One telling sign of whether a company's situation is strong or precarious is whether its prices and costs are competitive with those of industry rivals. Value chain analysis and benchmarking are essential tools in determining whether the company is performing particular functions and activities cost-effectively, learning whether its costs are in line with competitors, and deciding which internal activities and business processes need to be improvement. Value chain analysis teaches that how competently a company manages its value chain activities relative to rivals is a key to building a competitive advantage based on either better competencies and competitive capabilities or lower costs than rivals. The example company who use the concept of value chain is Dell. The component of Dell comes from all around the world because they seek supply from the country who can supply with lowest price.

     5)   Is the firm competitively stronger or weaker than key rivals?
How the company matches up against key rivals on industry key success factors and other chief determinants of competitive success and why the company has a competitive advantage or disadvantage. These indicate where a company is competitively strong and weak, and provide insight into the company's ability to defend or enhance its market position. When a company has important competitive strengths in areas where one or more rivals are weak, it makes sense to consider offensive moves to exploit rivals competitive weaknesses. When a company has important competitive weaknesses in areas where one or more rivals are strong, it makes sense to consider to moves to reduce the weakness.

    6)   What strategic issues and problems merit front-burner managerial attention?

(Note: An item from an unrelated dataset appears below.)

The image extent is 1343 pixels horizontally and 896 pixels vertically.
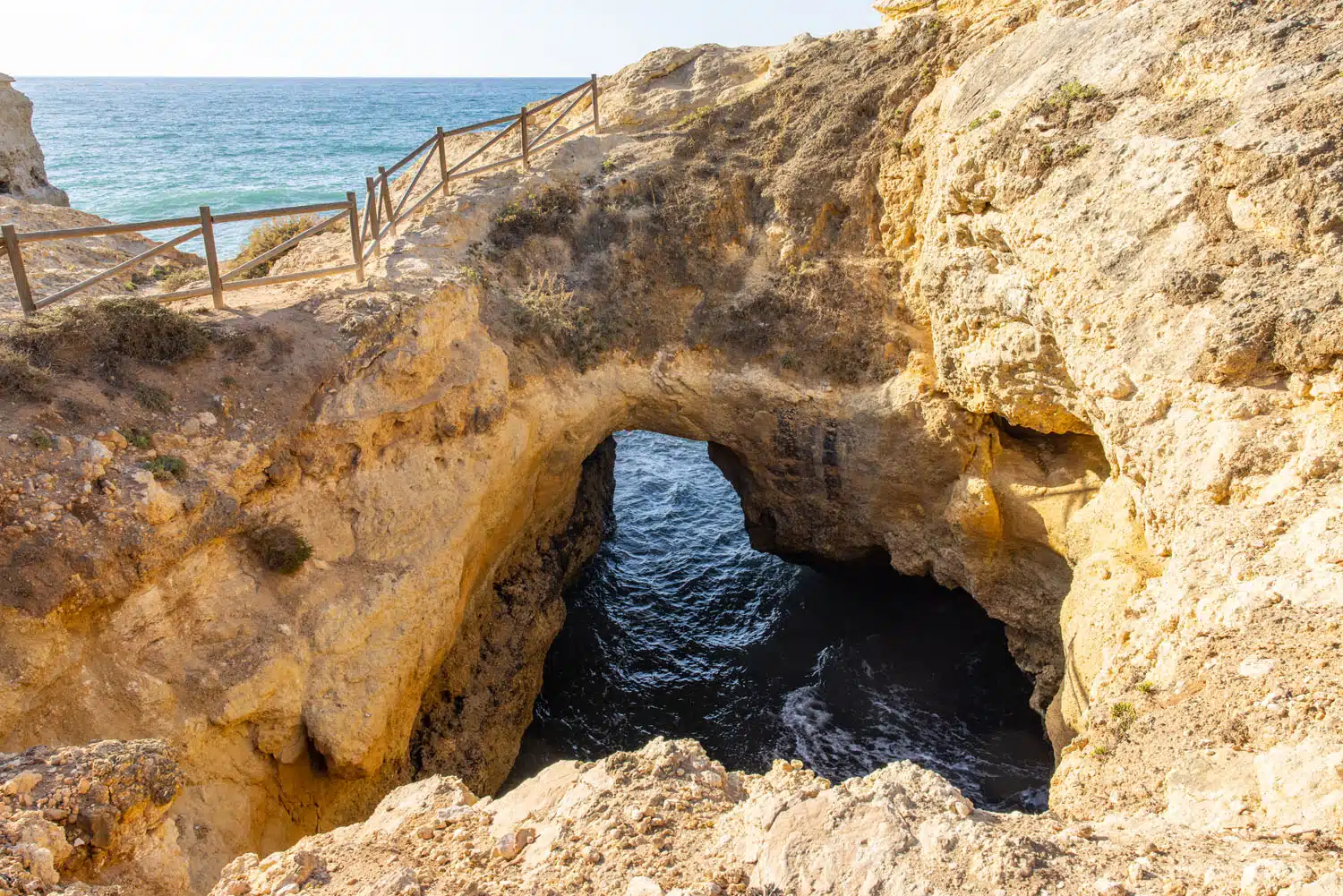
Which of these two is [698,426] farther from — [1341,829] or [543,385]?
[1341,829]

The last question defines about Strategic “How to” Issues and Strategic “Should We” Issues. Zeroing in on the strategic issues a company faces and compiling a list of problems and roadblocks creates a strategic agenda of problems that merit prompt managerial attention. It involves using the results of both industry and competitive analysis and company situation analysis to identify a "worry list" of issues to be resolved for the company to be financially and competitively successful in the years ahead. The purpose is to identify the specific issues or problems that management needs to address. Actual deciding on a strategy and what specific actions to take is what comes after the list of strategic issues and problems that merit front-burner management attention is developed.